▶

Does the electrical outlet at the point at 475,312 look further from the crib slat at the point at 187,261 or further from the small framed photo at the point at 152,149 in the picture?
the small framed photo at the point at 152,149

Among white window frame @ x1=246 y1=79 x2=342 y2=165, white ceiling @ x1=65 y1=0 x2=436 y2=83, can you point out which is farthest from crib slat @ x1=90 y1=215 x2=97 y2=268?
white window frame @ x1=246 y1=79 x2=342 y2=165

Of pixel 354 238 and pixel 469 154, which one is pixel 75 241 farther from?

◀
▶

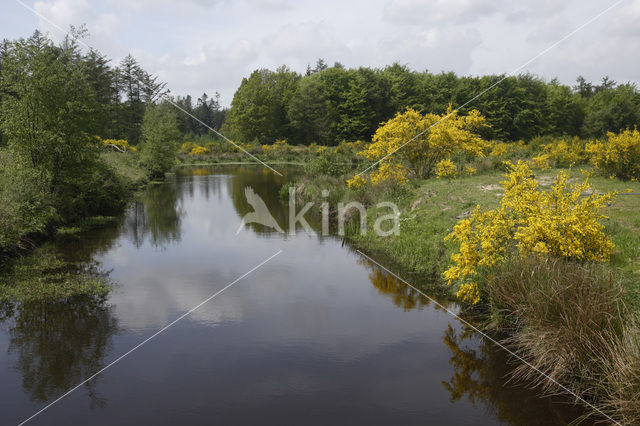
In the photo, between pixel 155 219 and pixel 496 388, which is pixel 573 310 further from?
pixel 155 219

◀

**DIRECTIVE**: Pull out each line above that contains the word "window", and copy every one of them in full.

**THE SOLUTION**:
Among white window frame @ x1=246 y1=79 x2=342 y2=165, white ceiling @ x1=65 y1=0 x2=436 y2=83, can you point out which is farthest from crib slat @ x1=90 y1=215 x2=97 y2=268?
white window frame @ x1=246 y1=79 x2=342 y2=165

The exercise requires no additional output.